Wednesday, December 14, 2011
I once heard a scholar speak about them and his assumption was that since they were from the East they were non Jewish. But there were many Jewish communities in the East as well as in Egypt. Therefore, my guess is that the Wise Men were Jewish people of the Diaspora whose families had been taken from Palestine during the Assyrian or Babylonian conquests or at least men influenced by Jewish people of the Diaspora.
News of their inquiries concerning a king reached Herod, and he sent for them under the guise of wanting to worship this new king. But in fact, Herod was troubled by prophecies that a child would be born who would rule Israel–after all, he was the king of this land. And being a ruthless king he would not let such a thing happen.
After consulting with his priests, he told the Wise Men of the prophecy that the Messiah would be born in Bethlehem and sent them on their way after instructing them to return to tell him when they had found the new king. But being warned by an angel that Herod’s intent wasn’t to worship the king, but to kill Him, they refused the order and after worshiping the Infant King returned to the east without telling Herod.
As the prophecy foretold the Wise Men found Mary, Joseph, and Jesus in Bethlehem, but not in the stable. By then Mary and Joseph had moved out of the stable and into a house. I often wonder what these intelligent, wealthy men thought as they beheld the helpless infant born to such humble parents. They’d had a lot of time to build up expectations as they traveled to Bethlehem. Did they go away confirmed and elated or disappointed and wondering? The decision was theirs to make, but I tend to think they were jubilant. They knew they had found the King of Kings.

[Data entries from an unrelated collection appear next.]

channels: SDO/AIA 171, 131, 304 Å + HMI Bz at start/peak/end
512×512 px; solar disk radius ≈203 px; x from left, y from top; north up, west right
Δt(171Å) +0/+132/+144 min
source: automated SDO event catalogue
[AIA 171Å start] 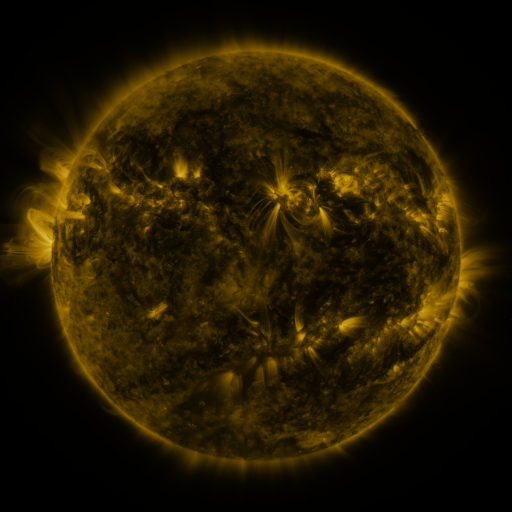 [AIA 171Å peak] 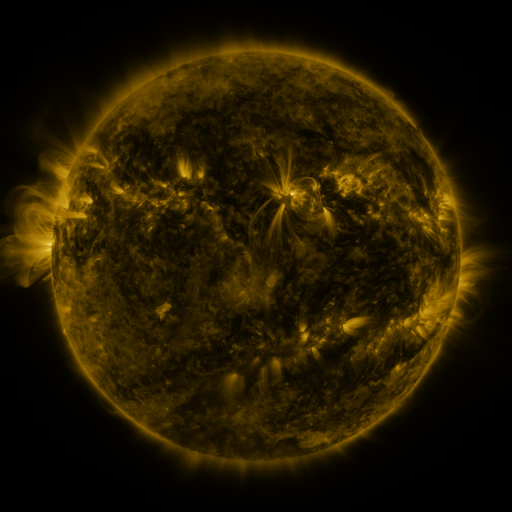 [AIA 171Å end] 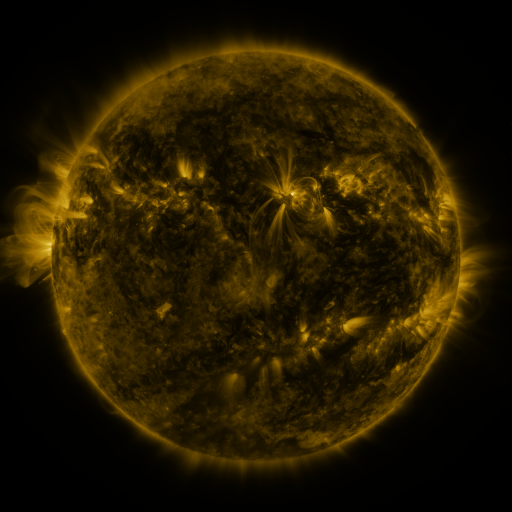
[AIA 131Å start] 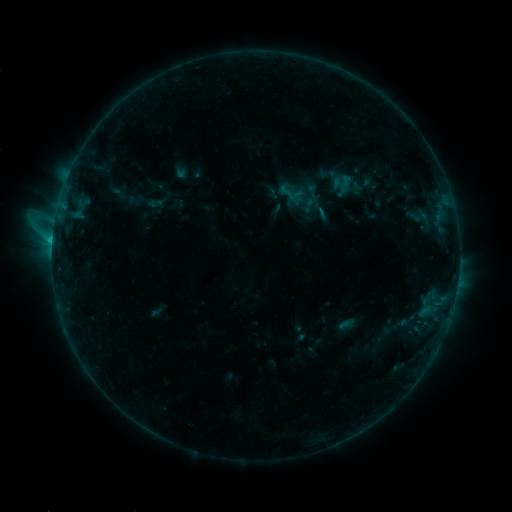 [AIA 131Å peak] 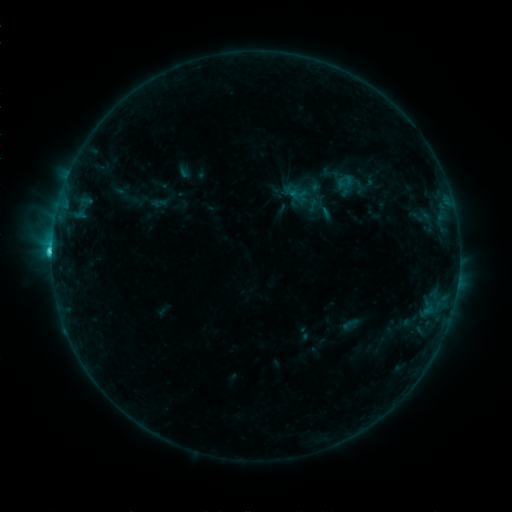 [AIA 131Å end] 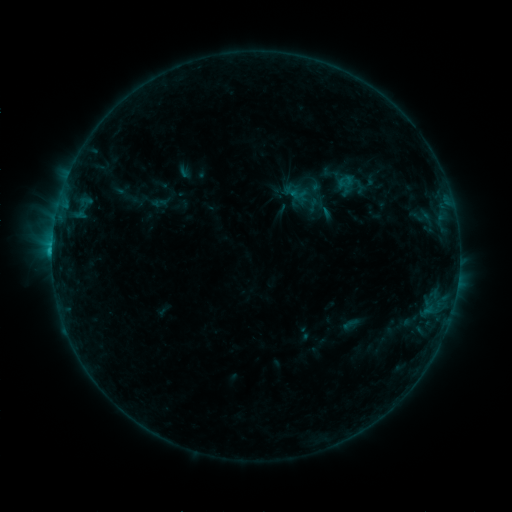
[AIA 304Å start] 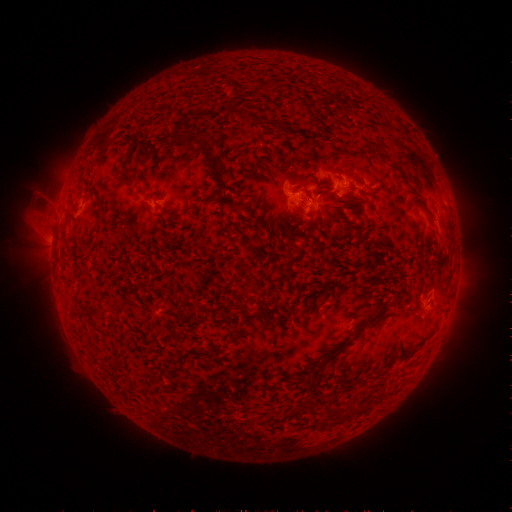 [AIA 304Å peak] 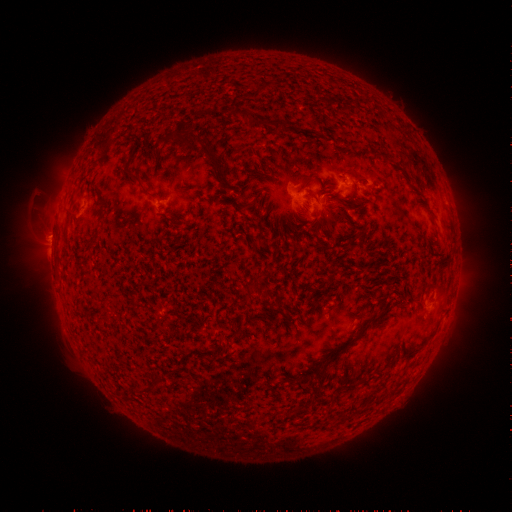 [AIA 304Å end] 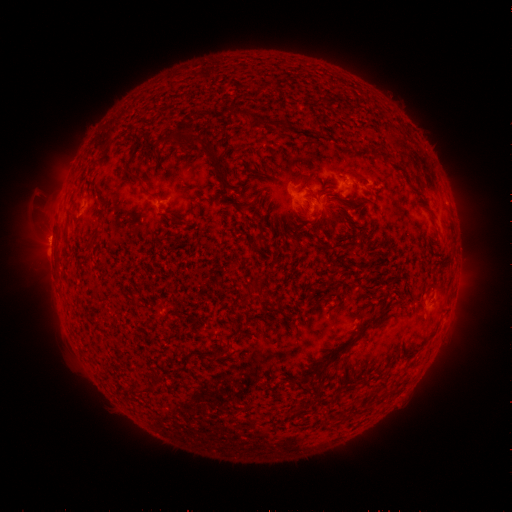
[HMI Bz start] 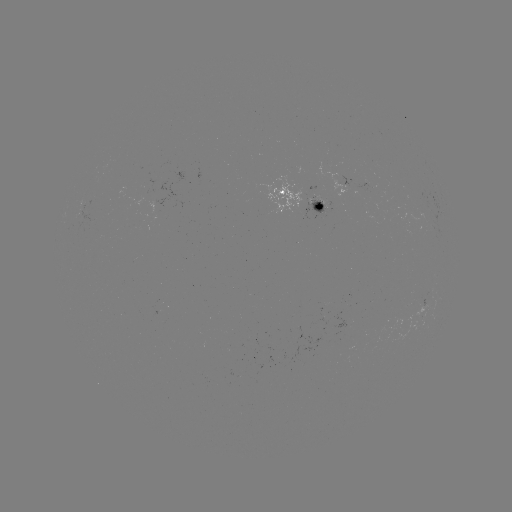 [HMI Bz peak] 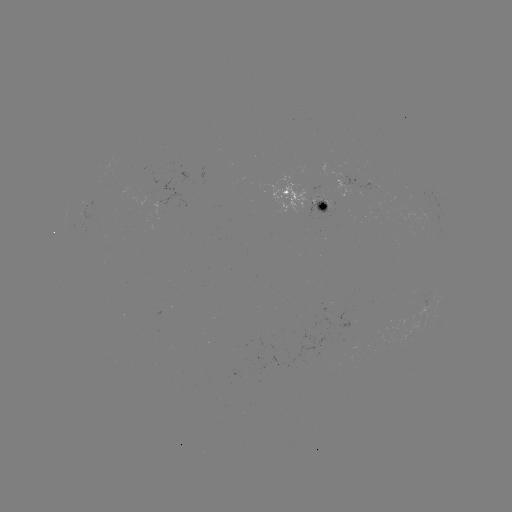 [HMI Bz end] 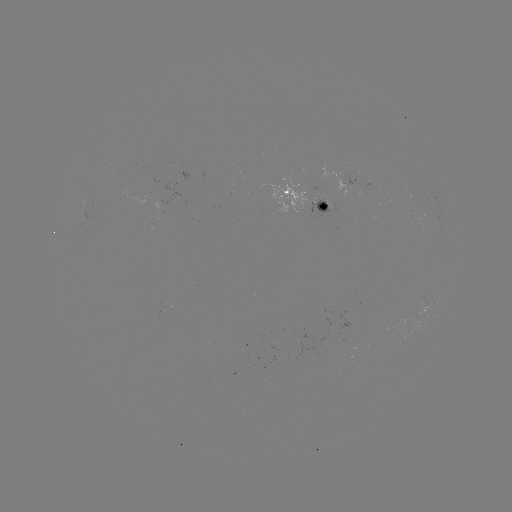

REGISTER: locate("emerging-flux region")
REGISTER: [326, 319]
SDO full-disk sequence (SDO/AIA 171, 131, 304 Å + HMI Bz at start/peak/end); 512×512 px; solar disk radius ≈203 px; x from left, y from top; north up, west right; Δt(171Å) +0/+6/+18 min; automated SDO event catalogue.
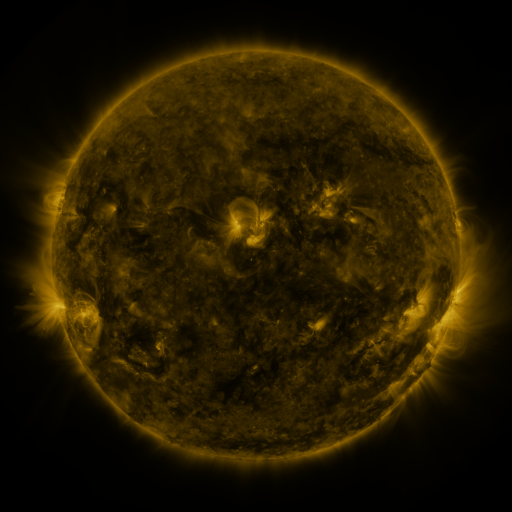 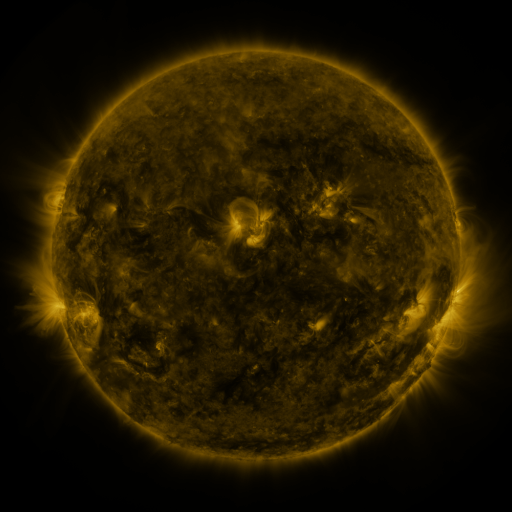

Tradition always tells the story of the Wise Men following a star, but really they were following their own hearts. Thousands saw the sign, the star in the sky, but few had studied enough to be able to recognize it and fewer still cared enough to see where it led. No, it wasn’t the star they followed, it was their own hearts that guided them to travel west, to find their Savior, and to refuse to tell Herod. Thus we have a beautiful definition of what it means to be wise; to follow the righteous promptings of your heart.
That is one question the story does answer; the wise men and women of the world are those who follow the path of light to find their King.